Jun.23 (Dow Jones) -- A British vote to exit the European Union would send global markets sharply lower and some investors are already anticipating potential bargains.
Recent polls point to Britain voting to remain in the EU on Thursday, and markets are mainly trading as if that is now a given. But British polling has been wrong before and the recent rally in referendum-hit assets, such as the pound, means that there is even further to fall if the U.K. does choose to leave the EU.
Should markets plummet some investors are working out which assets, from British banking stocks and real estate to the actual pound, will look cheap.
"There will be so much volatility, there will be so many money-making opportunities" in the event of a Brexit, said Nadir Qureshi, chief investment officer at Singapore-based investment firm Makara Capital.
On Thursday, the pound traded above $1.49, its highest level in six months. But if Britain votes for a so-called Brexit, analysts project a fall of as much as 20%.
That could make the sterling particularly attractive to buyers, according to analysts who say that when the pound has plummeted in the past it has soon bounced back.

- - - - - - -

* [Exercise tasks]:
(1) In the Brexit market report, what level did the pound trade above on Thursday?
(2) Continue the Brexit market report, picking up after its final sentence.

* [Dataset entries]:
- - - - - - -

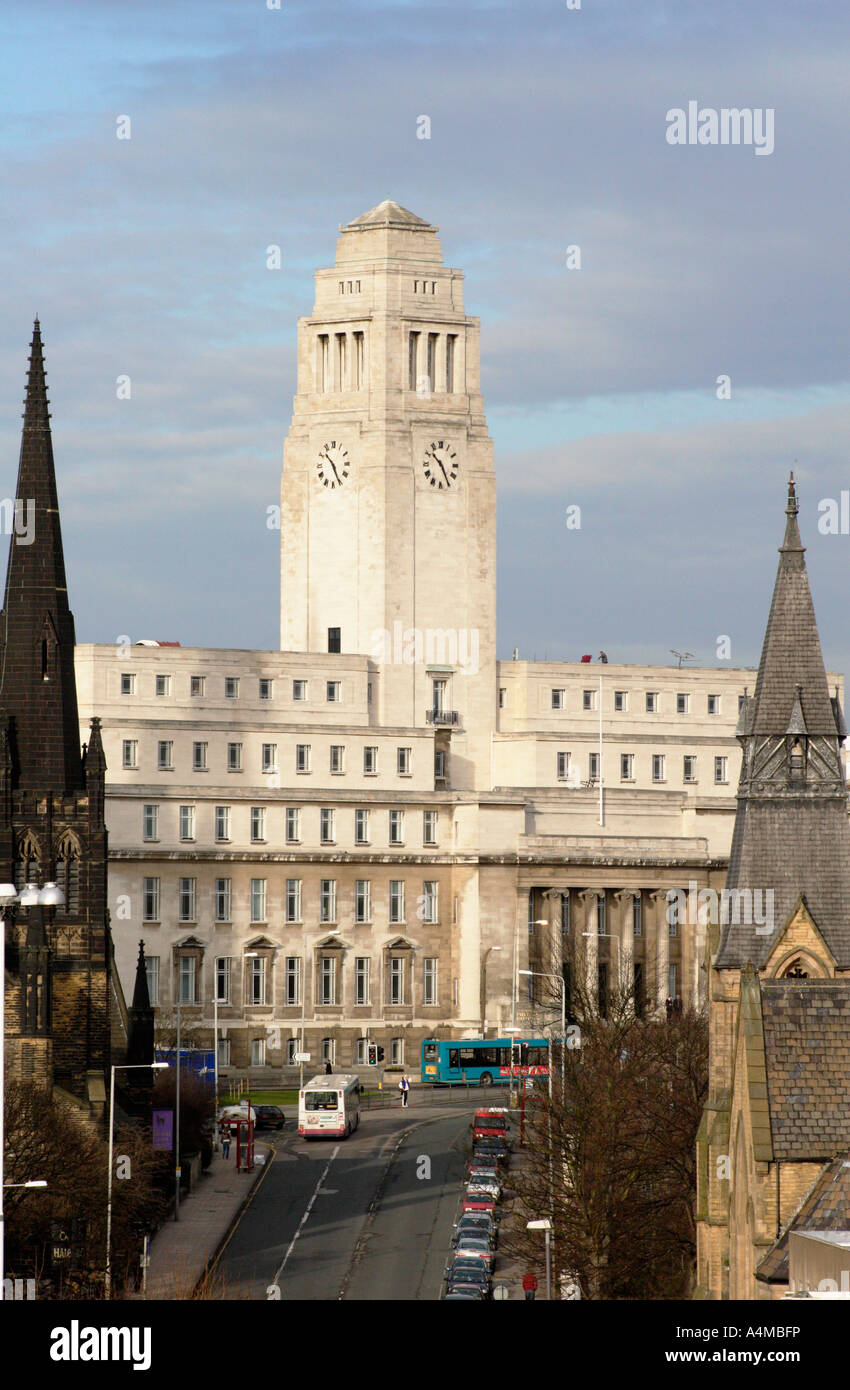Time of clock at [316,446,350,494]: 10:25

- - - - - - -

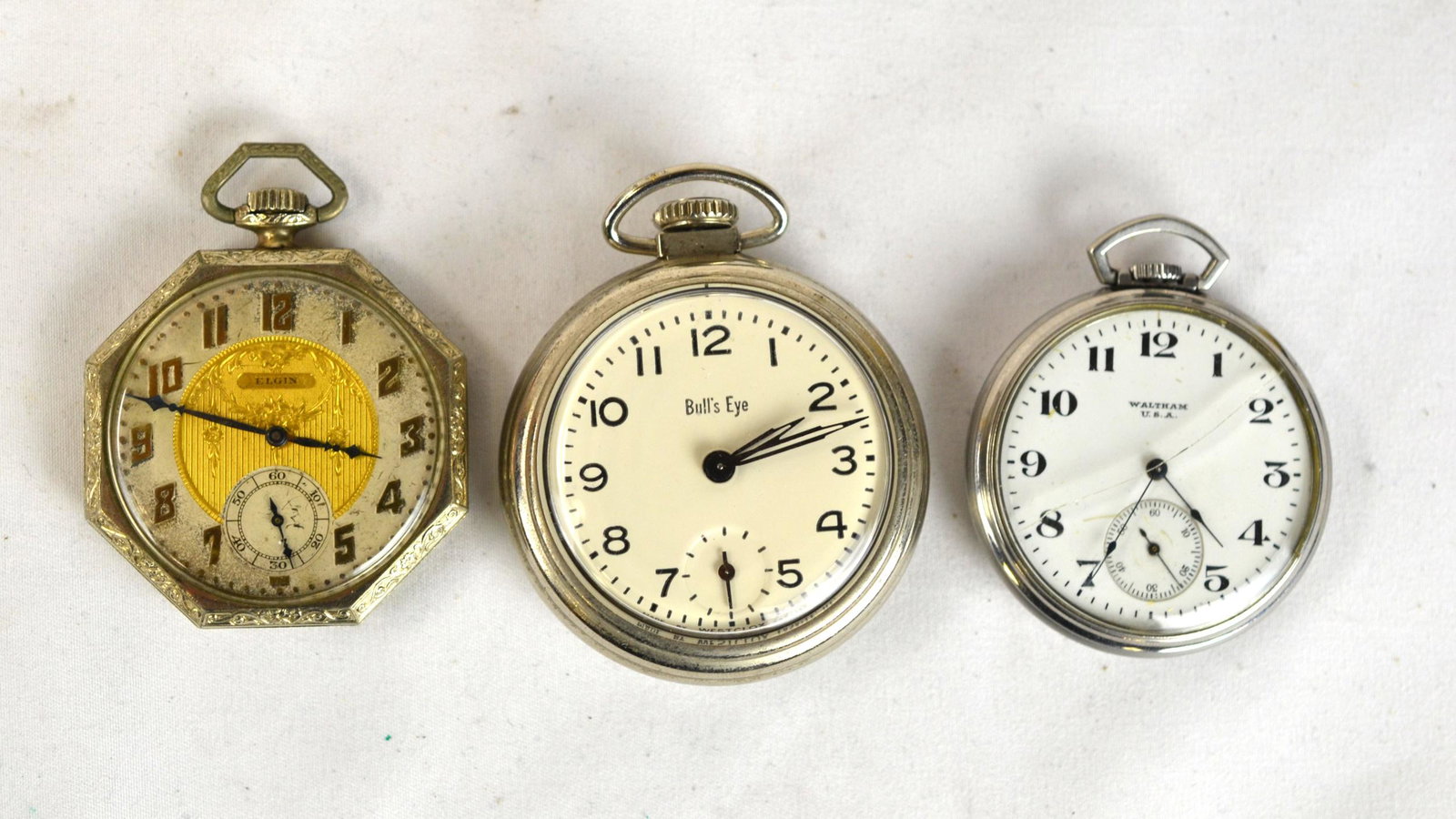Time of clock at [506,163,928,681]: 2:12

- - - - - - -

* [Task responses]:
(1) It traded above $1.49, its highest level in six months.

(2)
"Sterling has tended to rally strongly from undervalued territory over the last 25 years -- in 1996-97, 2009-11 and 2013-15," said Gabriel Sterne, head of global macro research at Oxford Economics, in a research note earlier this week. "Buying sterling on dips after a Brexit vote looks attractive, especially against the euro."
The devaluation might not only make the pound cheap, but assets denominated in the currency.
"Some international investors could find the U.K. less attractive but history shows us others are positively attracted to economies that get a devaluation boost," said Colin McLean, managing director at Edinburgh-based SVM Asset Management.
"There may even be more takeover activity from overseas firms looking for bargains," he said.
The relative strength of currencies matters a lot in mergers and acquisitions. The strong U.S. dollar was credited with fueling overseas merger & acquisitions by American companies last year. Europe was particularly attractive, in part because the euro had fallen from $1.40 to as low as $1.05 between April 2014 and March 2015. Likewise, the big fall in the Brazilian real has driven buyouts from abroad in recent years.
Analysts have already been flagging potential takeover targets should the pound fall. British health-care company Smith & Nephew is regularly mentioned as an acquisition target. The company makes half its sales in the U.S., so a fall in sterling would boost its headline earnings, Bernstein said in a note.
Anne-Sophie D'Andlau, co-founder of Paris-based hedge fund firm CIAM, says that she has been talking to Asian and European family investment offices that are waiting for potential opportunities following the vote, in assets such as real estate.
"You might see Chinese buyers interested in the U.K. all of a sudden," said Ms. D'Andlau.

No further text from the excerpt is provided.